Metodologicamente, para a compilação do corpus do projeto, o bolsista extraiu as unidades lexicais do Dicionário Eletrônico Houaiss (2009). Assim, naquele primeiro momento, foram retiradas entradas lexicais sufixadas. Os sufixos selecionados para aquele estudo foram os afixos –ada, -al, e –eiro. A escolha de tais sufixos foi conduzida pelas leituras de gramáticas da Língua Portuguesa ─ tais como as de Said Ali (1964), Bechara (2001), Cunha & Cintra (1985, 2008), entre outros, com o propósito de identificar os sufixos que mais ofereciam contexto para a realização de inserções consonantais. Em um segundo momento, o bolsista realizou um refinamento do corpus, selecionando apenas as palavras sufixadas que apresentavam epêntese consonantal em sua estrutura. Aquele procedimento levou à identificação de 195 unidades lexicais sufixadas com a presença de epêntese consonantal, sendo que 35 entradas lexicais foram verificadas no sufixo –ada, 64 entradas no sufixo –al, e 96 entradas lexicais com o sufixo –eiro.
É importante destacar que estes mesmos dados do projeto foram utilizados por Canfield (2010) para o desenvolvimento de sua dissertação. Contudo, para o presente estudo, escolhemos apenas o sufixo –ada. Realizamos, então, uma nova coleta de dados, porque nos dados do projeto constavam apenas palavras sufixadas com epêntese consonantal e, para o presente estudo, passamos a considerar toda palavra dicionarizada com a terminação –ada. Nosso procedimento seguinte foi à organização do corpus desta dissertação, uma vez que, nos propusemos observar o universo de palavras nominais terminadas por –ada.

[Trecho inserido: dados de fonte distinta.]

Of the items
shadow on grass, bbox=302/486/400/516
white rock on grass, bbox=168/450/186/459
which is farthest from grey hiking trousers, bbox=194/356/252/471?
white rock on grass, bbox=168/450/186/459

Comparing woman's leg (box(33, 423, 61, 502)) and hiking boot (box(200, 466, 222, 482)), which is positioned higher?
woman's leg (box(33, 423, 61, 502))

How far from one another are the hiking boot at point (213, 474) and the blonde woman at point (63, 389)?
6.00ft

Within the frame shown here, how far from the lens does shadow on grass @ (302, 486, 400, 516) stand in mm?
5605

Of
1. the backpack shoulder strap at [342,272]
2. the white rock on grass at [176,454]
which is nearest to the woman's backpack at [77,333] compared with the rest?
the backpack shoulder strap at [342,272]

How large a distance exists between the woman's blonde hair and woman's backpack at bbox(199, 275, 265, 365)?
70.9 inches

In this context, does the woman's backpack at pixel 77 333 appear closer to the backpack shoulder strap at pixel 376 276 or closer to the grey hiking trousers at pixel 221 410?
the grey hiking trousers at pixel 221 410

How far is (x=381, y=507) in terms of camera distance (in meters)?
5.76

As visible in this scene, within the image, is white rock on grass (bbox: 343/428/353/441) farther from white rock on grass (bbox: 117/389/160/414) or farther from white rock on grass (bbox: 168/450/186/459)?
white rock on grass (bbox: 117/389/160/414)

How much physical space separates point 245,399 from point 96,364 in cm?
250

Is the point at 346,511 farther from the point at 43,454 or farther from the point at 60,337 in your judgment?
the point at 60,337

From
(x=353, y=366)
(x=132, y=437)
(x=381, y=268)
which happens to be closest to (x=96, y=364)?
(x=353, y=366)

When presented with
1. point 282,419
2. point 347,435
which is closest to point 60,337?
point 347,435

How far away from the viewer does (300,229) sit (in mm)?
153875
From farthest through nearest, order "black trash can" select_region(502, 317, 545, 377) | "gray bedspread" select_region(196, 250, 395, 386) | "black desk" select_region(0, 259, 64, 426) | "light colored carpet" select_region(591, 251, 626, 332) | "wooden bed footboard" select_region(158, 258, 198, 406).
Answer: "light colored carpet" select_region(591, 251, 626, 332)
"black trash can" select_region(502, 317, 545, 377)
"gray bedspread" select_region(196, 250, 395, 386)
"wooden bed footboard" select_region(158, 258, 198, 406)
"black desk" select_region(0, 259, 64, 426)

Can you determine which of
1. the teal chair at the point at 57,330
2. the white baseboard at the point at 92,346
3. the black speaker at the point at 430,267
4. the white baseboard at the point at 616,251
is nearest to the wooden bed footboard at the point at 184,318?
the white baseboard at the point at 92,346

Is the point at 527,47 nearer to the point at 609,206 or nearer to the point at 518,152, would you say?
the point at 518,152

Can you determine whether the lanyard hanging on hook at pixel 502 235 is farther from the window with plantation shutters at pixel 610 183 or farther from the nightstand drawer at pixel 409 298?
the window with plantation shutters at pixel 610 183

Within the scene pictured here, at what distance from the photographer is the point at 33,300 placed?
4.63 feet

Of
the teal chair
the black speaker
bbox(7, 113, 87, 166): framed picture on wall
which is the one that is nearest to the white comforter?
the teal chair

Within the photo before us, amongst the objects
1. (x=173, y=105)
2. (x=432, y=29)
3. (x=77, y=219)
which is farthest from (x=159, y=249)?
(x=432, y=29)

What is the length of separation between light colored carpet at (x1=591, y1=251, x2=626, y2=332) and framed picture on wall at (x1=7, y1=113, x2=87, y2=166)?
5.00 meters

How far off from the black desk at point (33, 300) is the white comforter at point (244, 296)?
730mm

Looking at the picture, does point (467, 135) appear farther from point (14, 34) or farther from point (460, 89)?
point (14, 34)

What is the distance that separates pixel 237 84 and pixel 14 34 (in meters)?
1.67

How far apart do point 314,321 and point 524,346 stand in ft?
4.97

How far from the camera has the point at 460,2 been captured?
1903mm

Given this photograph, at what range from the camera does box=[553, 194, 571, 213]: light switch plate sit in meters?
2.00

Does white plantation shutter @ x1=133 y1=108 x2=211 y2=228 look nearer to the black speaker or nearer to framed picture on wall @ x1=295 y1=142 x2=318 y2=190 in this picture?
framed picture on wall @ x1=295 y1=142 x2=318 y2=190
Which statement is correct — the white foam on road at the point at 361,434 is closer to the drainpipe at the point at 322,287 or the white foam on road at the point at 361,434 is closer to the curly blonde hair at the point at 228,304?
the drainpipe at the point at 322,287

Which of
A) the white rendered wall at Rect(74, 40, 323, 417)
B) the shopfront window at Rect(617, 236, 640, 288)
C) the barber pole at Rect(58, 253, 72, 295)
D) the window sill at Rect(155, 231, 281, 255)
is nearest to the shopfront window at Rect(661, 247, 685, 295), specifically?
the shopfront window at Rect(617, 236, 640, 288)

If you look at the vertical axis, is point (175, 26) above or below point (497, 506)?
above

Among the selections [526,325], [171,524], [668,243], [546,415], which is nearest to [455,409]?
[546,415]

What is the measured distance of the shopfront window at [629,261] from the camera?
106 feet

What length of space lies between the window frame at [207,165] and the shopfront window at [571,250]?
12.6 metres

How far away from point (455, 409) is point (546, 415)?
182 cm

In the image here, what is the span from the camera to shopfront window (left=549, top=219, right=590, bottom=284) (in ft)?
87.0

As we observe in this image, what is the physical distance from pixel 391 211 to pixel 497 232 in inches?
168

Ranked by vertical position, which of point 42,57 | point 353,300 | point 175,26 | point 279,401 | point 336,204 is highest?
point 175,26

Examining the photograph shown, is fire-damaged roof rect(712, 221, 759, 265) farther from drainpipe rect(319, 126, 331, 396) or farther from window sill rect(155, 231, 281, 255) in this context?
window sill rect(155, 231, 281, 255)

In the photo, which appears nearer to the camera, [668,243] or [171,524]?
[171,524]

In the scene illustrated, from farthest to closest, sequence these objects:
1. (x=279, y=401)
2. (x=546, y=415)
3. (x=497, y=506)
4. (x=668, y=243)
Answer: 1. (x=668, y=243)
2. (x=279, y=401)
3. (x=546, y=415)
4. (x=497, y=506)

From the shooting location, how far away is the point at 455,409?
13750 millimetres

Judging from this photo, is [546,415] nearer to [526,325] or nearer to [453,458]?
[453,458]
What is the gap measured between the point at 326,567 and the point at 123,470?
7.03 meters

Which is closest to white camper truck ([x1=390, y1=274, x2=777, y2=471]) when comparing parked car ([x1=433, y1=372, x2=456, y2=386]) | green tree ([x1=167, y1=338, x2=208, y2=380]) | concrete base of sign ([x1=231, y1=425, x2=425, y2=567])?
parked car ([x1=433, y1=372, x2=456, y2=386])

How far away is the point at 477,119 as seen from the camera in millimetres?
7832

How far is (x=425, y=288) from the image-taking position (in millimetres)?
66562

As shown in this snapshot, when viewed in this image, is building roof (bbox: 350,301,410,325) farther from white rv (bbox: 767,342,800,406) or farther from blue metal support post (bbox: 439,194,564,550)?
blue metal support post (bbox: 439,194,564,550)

72 3.1 COLETA E ORGANIZAÇÃO DOS DADOS
Para o presente trabalho, optamos pelo sufixo –ada, pois foi o que apresentou maior variedade de casos em contexto de juntura morfêmica e ofereceu diferentes tipos de bases (nominais e verbais), gerando formas bastante recorrentes na língua, tanto como substantivo, como em abacatada ou bicharada, como formas verbo-nominais, como em soldada.

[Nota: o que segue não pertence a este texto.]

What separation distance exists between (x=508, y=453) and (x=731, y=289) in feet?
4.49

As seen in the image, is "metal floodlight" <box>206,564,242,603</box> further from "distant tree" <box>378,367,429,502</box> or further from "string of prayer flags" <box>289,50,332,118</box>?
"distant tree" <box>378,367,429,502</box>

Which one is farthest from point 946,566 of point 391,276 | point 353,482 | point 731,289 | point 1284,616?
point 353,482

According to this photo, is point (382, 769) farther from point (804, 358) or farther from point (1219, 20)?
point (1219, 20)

A partir da escolha do afixo, realizamos uma nova extração de unidades lexicais, considerando, agora, toda terminação –ada, independentemente de ser afixo, no Dicionário Eletrônico Houaiss (2009). A extração das unidades lexicais deu-se por meio de uma ferramenta de pesquisa oferecida pelo próprio dicionário que permitiu que selecionássemos apenas palavras com a terminação definida, como mostra a ilustração a seguir:
FIGURA 1: Ferramenta de Pesquisa do Dicionário Eletrônico Houaiss (2009)

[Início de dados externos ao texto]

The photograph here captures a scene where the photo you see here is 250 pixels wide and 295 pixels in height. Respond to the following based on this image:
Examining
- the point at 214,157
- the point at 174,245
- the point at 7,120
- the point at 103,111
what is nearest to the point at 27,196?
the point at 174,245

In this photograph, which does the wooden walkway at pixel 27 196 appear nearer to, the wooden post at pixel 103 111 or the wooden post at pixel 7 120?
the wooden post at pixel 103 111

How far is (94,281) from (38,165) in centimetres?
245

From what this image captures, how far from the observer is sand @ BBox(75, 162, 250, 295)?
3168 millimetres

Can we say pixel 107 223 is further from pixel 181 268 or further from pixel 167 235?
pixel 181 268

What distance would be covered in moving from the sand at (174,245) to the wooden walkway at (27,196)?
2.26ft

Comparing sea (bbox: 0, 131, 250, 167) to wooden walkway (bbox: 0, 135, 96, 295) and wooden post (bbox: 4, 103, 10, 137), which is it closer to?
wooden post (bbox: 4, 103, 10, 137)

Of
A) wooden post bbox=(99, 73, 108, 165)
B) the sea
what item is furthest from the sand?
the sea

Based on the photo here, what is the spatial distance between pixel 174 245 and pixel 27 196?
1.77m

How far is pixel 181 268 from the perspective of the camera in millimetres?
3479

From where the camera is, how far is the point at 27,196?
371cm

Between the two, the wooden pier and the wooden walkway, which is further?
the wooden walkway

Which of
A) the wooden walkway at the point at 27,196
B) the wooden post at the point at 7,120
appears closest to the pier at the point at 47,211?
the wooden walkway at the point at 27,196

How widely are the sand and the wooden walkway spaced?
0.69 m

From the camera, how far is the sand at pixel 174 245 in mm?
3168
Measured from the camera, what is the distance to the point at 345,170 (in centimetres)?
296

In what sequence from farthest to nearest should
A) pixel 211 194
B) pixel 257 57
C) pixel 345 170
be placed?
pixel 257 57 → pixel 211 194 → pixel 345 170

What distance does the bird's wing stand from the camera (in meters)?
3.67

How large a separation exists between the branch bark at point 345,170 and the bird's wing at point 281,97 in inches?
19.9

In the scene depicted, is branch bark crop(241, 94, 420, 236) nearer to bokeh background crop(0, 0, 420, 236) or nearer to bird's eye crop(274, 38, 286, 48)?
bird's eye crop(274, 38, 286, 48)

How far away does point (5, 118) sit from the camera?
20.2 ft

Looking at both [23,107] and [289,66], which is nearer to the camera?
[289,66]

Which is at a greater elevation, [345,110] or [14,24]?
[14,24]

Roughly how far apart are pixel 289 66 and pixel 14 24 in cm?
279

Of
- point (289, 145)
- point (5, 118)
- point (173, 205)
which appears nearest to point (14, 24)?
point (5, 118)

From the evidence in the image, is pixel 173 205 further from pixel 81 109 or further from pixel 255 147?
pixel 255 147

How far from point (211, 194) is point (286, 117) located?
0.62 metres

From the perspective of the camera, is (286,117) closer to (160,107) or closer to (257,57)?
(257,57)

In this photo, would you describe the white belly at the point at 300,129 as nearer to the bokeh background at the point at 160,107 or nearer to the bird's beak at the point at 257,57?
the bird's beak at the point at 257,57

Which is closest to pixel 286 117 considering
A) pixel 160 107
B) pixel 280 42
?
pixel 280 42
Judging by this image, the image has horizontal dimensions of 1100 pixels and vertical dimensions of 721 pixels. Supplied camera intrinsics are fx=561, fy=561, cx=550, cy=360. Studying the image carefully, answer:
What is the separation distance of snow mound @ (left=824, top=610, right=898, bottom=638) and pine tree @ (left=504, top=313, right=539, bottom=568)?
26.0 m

A ferramenta permitiu que identificássemos mais de 1549 verbetes com a terminação –ada, porém, em uma contagem manual totalizamos 1544 unidades lexicais de base nominal e verbal com a terminação –ada no dicionário eletrônico. Salientamos que o total de palavras presentes em nosso corpus ficou menor que o total de palavras
73 identificadas, porque excluímos da contagem formas como o vocábulo cada, por não se tratar de um nome (cf. abadá ou peixe-espada) ou de um derivativo de base nominal (cf. porcada) ou verbal (cf. abreviada), mas sim de um pronome.
Realizamos, a seguir, um primeiro refinamento do corpus, distribuindo os vocábulos em três grandes grupos16, são eles: (i) palavras de base nominal com o sufixo –ada (cf. sapatada), totalizando 774 unidades; (ii) palavras de base verbal com o sufixo –ada (cf. cortada), 546 unidades lexicais; e (iii) formações vernaculares17 e empréstimos linguísitcos18 com a terminação –ada não sufixal, com um total de 224 ocorrências, das quais 132 são palavras vernaculares (como em peixe-espada) e 92 são empréstimos de outras línguas (como em abadá, do ioruba, abagda), cabe salientar que o grupo (iii) é formado apenas por nomes. A partir dessa distribuição, fica justificada a exclusão de formas que não fossem derivadas ou que não fossem nomes (como o caso da palavra cada). Essa exclusão levou a um número total inferior de palavras terminadas com –ada (1544) do que o total oferecido pela ferramenta do dicionário (mais de 1549 verbetes).
Todos os três grupos estão descritos no capítulo seguinte a fim de melhor identificar o que ocorre em contexto de juntura morfêmica, isto é, entre uma base e o sufixo –ada. Porém, nosso principal objetivo, como já mencionado na introdução desta dissertação, é observar o universo de palavras nominais e descrever o contexto de juntura morfêmica dos itens lexicais com e sem inserção consonantal em busca de generalizações.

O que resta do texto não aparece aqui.